● Study text:
★ ★ ★

While I spent 20 years not addressing my mental health, I was able to build a strong stigma against mental health and seeking help for my mental health reasons. I was the first one to say a person was weak and selfish for committing suicide, even though I was continually plagued with suicidal ideology. It was one of the mean things I would say to myself that suicide is for weak people as a means to try to keep the voices at bay and ultimately stay alive. I think one of the ways I stayed alive during the 20 year battle was placing a stigma about reaching out for mental health help. I had myself convinced that anyone who would seek mental health was weak mentally, even though I was the one who needed the help. My feelings were if I was to seek help that I would now be considered the weak individual, who could not contain the chemical imbalance in my brain.
Over the 20 years I made a few attempts at seeing a doctor with regards to my mental health, but I would not be totally forthcoming, not keep my follow up appointment, or take the medication that was prescribed. Each time I would see a doctor they would continually bring up that therapy would be a good option because I was not giving them the full story of what I was dealing with. I would just tell the doctor that I was a little depressed and anxious; and that it was caused by stress from work. All of that statement is true, but the problem is I was not forthcoming about the truth of the full extent of what was going on in my head. I never told the doctors that I had commanding voices on a daily basis and that suicide had been made into a viable option to my life. That I even had a plan for how I was going to commit suicide to make it look like an accident so my wife would get my life insurance plan. So for 20 years I looked at mental health resources as if they were for weak people and that wasn’t me, I had my shit together, NOT.
Eventually it all imploded to the point that regardless of what I would tell myself suicide became a valid and viable option. I had stopped saying that suicide was for weak people and it became real. It was at that time that I abruptly quit my job as a Geological Engineer. The voices had gone unchecked for over 20 years and I finally could not convince myself that suicide was non-valid option. My life was pretty much in a wreck. On the outside it may have seemed that I had my crap together, but on the inside I was broken. My way of thinking was failing me.

★ ★ ★

● Data supplied:
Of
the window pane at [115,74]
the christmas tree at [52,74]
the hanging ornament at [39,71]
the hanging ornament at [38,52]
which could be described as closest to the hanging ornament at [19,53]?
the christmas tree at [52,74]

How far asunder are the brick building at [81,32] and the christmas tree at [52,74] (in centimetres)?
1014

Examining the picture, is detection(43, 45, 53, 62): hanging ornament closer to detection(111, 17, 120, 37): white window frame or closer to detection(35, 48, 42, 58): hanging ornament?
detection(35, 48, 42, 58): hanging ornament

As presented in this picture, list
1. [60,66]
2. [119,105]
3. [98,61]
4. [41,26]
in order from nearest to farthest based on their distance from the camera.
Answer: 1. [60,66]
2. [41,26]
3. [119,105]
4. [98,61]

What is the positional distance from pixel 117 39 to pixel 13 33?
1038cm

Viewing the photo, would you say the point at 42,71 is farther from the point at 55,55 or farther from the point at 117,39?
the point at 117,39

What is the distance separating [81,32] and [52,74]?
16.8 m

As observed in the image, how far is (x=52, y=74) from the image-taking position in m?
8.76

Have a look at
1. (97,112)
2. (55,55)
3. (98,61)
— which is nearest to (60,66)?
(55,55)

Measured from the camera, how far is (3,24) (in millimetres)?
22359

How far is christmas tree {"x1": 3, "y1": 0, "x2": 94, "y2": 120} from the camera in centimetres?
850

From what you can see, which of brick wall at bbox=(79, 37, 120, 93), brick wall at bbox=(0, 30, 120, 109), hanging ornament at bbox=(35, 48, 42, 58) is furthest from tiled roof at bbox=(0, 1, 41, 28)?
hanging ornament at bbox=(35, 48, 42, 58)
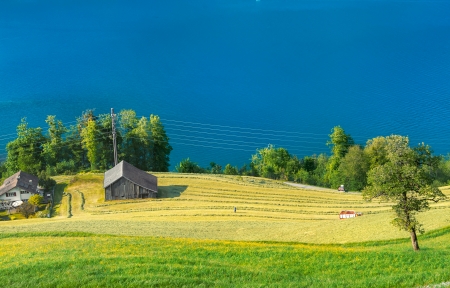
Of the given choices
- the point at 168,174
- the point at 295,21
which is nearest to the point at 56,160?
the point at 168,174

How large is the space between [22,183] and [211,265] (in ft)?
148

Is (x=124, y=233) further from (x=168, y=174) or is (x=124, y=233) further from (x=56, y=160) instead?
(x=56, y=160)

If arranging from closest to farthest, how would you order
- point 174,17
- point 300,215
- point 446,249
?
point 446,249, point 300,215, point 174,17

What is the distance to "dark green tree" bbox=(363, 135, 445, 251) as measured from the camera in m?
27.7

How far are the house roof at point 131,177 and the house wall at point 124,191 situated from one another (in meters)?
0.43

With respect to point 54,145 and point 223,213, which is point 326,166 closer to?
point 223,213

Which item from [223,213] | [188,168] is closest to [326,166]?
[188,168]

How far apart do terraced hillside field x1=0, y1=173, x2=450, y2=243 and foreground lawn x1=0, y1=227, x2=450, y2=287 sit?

★ ★ ★

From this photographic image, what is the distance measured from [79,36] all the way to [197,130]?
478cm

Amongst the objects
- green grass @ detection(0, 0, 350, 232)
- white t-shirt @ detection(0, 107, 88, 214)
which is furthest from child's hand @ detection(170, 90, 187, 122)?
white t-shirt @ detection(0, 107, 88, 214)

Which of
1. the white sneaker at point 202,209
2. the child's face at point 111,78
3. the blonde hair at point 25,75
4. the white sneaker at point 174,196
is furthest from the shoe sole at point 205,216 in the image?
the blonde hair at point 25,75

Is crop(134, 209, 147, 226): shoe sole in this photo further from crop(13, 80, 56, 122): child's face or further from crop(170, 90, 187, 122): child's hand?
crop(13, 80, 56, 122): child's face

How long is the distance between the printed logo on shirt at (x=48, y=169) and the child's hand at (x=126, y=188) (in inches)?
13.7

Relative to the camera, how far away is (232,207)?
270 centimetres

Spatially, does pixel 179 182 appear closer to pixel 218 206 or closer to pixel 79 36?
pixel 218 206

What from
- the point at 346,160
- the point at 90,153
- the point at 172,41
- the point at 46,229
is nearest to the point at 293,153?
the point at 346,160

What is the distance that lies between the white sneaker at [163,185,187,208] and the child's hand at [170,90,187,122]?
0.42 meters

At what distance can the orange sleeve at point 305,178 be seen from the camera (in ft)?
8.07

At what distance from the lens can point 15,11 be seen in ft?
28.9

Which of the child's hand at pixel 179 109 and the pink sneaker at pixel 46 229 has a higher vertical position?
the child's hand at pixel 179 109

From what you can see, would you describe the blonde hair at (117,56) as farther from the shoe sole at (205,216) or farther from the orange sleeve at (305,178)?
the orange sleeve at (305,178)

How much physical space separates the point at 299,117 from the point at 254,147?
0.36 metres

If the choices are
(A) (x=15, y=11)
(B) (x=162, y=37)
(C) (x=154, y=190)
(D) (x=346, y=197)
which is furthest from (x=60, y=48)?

★ ★ ★

● What needs to be done:
Reproduce the complete text about mental health stigma word for word, from its first sentence to its last.

● Your solution:
While I spent 20 years not addressing my mental health, I was able to build a strong stigma against mental health and seeking help for my mental health reasons. I was the first one to say a person was weak and selfish for committing suicide, even though I was continually plagued with suicidal ideology. It was one of the mean things I would say to myself that suicide is for weak people as a means to try to keep the voices at bay and ultimately stay alive. I think one of the ways I stayed alive during the 20 year battle was placing a stigma about reaching out for mental health help. I had myself convinced that anyone who would seek mental health was weak mentally, even though I was the one who needed the help. My feelings were if I was to seek help that I would now be considered the weak individual, who could not contain the chemical imbalance in my brain.
Over the 20 years I made a few attempts at seeing a doctor with regards to my mental health, but I would not be totally forthcoming, not keep my follow up appointment, or take the medication that was prescribed. Each time I would see a doctor they would continually bring up that therapy would be a good option because I was not giving them the full story of what I was dealing with. I would just tell the doctor that I was a little depressed and anxious; and that it was caused by stress from work. All of that statement is true, but the problem is I was not forthcoming about the truth of the full extent of what was going on in my head. I never told the doctors that I had commanding voices on a daily basis and that suicide had been made into a viable option to my life. That I even had a plan for how I was going to commit suicide to make it look like an accident so my wife would get my life insurance plan. So for 20 years I looked at mental health resources as if they were for weak people and that wasn’t me, I had my shit together, NOT.
Eventually it all imploded to the point that regardless of what I would tell myself suicide became a valid and viable option. I had stopped saying that suicide was for weak people and it became real. It was at that time that I abruptly quit my job as a Geological Engineer. The voices had gone unchecked for over 20 years and I finally could not convince myself that suicide was non-valid option. My life was pretty much in a wreck. On the outside it may have seemed that I had my crap together, but on the inside I was broken. My way of thinking was failing me.